• WHAT TO DO: Reproduce the material word for word, starting at its first line and ending with the line that contains "54 centimetres".

• EXTRACTED RECORDS:
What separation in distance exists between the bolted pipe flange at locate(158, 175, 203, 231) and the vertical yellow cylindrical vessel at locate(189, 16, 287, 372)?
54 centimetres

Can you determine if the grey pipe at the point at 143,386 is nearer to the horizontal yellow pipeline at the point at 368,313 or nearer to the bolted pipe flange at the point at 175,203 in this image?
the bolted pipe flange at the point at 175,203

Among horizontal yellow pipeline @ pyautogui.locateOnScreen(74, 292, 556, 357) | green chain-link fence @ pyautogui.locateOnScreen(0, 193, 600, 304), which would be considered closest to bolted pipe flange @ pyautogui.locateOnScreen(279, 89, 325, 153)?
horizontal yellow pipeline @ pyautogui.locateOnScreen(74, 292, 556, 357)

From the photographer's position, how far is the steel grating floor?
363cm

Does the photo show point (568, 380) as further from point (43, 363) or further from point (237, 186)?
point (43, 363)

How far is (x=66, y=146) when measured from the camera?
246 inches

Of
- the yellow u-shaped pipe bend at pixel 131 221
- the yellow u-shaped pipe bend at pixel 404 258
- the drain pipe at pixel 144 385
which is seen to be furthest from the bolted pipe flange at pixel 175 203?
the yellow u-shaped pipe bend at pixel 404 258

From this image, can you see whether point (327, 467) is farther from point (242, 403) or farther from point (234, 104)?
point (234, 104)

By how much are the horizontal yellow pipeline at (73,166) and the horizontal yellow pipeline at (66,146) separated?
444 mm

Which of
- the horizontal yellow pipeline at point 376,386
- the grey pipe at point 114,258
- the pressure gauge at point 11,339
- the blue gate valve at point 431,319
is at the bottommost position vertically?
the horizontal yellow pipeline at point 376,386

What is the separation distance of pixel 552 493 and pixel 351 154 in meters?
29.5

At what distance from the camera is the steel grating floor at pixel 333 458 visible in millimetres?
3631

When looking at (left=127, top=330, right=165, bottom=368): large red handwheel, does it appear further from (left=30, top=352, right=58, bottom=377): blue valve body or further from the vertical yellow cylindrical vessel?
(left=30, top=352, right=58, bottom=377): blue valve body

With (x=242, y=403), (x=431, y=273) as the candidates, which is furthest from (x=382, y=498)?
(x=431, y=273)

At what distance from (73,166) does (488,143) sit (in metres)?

• REPLY:
What separation in distance exists between the bolted pipe flange at locate(158, 175, 203, 231) and the vertical yellow cylindrical vessel at locate(189, 16, 287, 372)?
54 centimetres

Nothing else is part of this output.